In addition, in Clojure, some structures can be placed in function call slots, which extend the ability to invoke these structures like calling functions. Java programs can only invoke methods and built-in language statements. Listing 1 shows that a mapping key, such as (: Name language), can be invoked as a function in Clojure. The mappings themselves are also callable, and you can use this alternative syntax if you think the alternative syntax (LANGUAGE:NAME) is easier to read. Clojure Rich, callable graphs make this language easier to use, reducing repetitive syntax (such as the common get and set in Java programs).
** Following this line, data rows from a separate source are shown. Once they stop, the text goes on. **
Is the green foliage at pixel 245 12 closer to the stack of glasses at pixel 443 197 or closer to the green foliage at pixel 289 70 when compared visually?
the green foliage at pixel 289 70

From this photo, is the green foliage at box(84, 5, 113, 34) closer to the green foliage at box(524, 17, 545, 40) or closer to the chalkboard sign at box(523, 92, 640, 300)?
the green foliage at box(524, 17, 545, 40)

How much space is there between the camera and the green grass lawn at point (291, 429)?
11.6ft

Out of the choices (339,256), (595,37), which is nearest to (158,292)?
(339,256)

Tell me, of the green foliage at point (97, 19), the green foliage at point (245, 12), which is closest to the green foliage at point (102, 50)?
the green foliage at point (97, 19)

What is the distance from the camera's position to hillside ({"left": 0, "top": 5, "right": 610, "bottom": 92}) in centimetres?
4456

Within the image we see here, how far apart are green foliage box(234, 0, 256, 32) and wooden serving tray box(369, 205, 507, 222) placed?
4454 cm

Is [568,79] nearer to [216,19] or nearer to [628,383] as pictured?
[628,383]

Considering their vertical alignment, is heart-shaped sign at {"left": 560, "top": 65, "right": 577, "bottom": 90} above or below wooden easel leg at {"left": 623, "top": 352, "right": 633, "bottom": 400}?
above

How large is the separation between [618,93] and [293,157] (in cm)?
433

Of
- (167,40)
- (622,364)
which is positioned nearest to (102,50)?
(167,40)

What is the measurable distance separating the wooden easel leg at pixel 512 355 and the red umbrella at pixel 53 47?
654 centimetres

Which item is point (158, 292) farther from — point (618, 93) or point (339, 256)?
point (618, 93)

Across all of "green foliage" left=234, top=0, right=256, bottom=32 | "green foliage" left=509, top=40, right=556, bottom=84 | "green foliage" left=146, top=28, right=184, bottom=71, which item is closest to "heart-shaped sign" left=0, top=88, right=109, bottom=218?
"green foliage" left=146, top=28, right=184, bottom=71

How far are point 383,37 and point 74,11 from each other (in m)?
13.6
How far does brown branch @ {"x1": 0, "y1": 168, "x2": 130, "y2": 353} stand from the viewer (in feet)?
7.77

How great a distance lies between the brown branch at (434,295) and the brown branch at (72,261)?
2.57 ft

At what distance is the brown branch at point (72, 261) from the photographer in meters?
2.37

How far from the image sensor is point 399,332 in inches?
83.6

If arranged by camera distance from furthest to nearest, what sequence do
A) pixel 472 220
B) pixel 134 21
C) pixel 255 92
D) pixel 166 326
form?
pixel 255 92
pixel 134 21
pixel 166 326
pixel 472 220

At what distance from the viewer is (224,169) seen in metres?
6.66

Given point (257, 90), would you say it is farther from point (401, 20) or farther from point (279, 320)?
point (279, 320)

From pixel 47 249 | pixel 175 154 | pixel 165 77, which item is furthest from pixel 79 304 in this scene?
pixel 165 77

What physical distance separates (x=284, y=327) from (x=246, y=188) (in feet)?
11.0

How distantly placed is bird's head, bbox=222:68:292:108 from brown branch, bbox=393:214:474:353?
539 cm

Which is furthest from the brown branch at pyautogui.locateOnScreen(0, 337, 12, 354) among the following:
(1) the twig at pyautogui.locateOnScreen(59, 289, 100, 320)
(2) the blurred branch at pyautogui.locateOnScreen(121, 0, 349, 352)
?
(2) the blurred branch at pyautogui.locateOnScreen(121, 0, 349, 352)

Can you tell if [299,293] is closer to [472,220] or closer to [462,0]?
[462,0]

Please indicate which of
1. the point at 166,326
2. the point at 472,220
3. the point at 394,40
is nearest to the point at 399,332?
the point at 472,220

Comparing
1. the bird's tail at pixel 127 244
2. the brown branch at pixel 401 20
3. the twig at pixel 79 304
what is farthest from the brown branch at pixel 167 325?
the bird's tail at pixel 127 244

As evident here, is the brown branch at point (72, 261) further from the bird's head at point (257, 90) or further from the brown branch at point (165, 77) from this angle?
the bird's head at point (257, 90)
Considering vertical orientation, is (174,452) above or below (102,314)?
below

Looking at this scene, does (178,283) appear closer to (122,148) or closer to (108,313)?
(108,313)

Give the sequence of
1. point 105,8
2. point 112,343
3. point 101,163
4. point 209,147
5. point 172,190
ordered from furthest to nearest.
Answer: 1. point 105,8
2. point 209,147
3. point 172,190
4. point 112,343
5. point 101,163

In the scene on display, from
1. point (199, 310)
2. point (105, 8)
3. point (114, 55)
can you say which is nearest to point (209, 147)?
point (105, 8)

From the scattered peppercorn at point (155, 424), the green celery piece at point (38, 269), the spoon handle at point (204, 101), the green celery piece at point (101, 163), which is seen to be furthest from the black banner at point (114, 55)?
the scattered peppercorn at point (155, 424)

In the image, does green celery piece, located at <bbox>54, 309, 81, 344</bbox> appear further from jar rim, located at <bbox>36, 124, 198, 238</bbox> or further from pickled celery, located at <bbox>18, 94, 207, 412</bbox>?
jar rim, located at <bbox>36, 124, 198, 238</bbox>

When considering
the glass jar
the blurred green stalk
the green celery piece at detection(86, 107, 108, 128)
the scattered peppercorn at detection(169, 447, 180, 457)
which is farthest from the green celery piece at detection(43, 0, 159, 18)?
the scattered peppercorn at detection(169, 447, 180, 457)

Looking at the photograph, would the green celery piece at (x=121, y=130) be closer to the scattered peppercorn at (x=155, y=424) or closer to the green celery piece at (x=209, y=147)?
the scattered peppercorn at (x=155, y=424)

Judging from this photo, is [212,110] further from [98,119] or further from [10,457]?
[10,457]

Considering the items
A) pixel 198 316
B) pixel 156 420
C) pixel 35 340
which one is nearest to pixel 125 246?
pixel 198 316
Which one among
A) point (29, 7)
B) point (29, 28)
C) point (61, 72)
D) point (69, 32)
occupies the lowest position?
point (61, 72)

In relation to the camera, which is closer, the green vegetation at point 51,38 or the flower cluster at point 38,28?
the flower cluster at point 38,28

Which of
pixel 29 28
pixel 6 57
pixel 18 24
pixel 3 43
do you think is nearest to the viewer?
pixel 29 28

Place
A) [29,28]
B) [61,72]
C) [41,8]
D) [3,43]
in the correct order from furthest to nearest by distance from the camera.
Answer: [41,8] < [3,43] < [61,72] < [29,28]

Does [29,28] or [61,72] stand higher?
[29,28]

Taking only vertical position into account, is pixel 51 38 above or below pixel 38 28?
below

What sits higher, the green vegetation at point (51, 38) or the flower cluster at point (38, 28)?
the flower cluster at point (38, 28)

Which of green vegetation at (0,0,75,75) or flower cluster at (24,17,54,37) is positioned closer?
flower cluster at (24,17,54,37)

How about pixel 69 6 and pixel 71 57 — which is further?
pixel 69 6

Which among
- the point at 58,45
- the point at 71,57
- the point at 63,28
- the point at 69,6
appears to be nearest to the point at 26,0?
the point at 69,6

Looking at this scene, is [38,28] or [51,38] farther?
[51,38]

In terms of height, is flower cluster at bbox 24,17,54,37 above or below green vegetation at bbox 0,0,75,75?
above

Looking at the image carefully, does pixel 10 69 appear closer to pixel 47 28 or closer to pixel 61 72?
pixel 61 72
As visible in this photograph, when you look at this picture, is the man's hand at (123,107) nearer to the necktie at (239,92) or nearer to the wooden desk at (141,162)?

However, mapping does not completely simulate JVM classes. Clojure provides other ways to help you model problems, including data and behavior, and to integrate the underlying JVM more seamlessly. You can create multiple structures that correspond to similar underlying JVM classes and have different integrity, including types and records. You can use (Deftype) to create a type, which is typically used to model the mechanical structure. For example, if you need a data type to hold XML, it is quite possible to use (Deftype myxmlstructure) to represent the data extraction structure embedded in the XML. In Clojure, it is customary to use records to get data, and information logging is the core of the application. To support this usage, Clojure will automatically include a large number of interfaces in the underlying record definition that includes features such as callable. The REPL interaction in Listing 2 demonstrates the underlying class and superclass of the record:
Listing 2. Underlying classes and superclass of records
user=> (defrecord person [name Age postal])
user. Person
user=> (def bob (person.) Bob "60601)")
# ' User/bob
user=> (: name Bob)
' Bob '
user=> (class Bob)
user. Person
user=> (Supers (class Bob))
#{java.io.serializable clojure.lang.Counted java.lang.Object
Clojure.lang.IKeywordLookup clojure.lang.IPersistentMap
clojure.lang.Associative Clojure.lang.IMeta
Clojure.lang.IPersistentCollection java.util.Map
Clojure.lang.IRecord clojure.lang.IObj java.lang.Iterable
clojure.lang.Seqable Clojure.lang.ILookup}
In Listing 2, I created a new record named person that contains fields for name, age, and postal code. I can construct such a new record using the syntax sugar that Clojure calls against the constructor (using the class name plus a period as a function call). The return value is an instance with a namespace. (By default, all REPL interactions occur within the user namespace.) The callable rule still exists, so I can use the syntax candy shown in Listing 1 to access the members of the record.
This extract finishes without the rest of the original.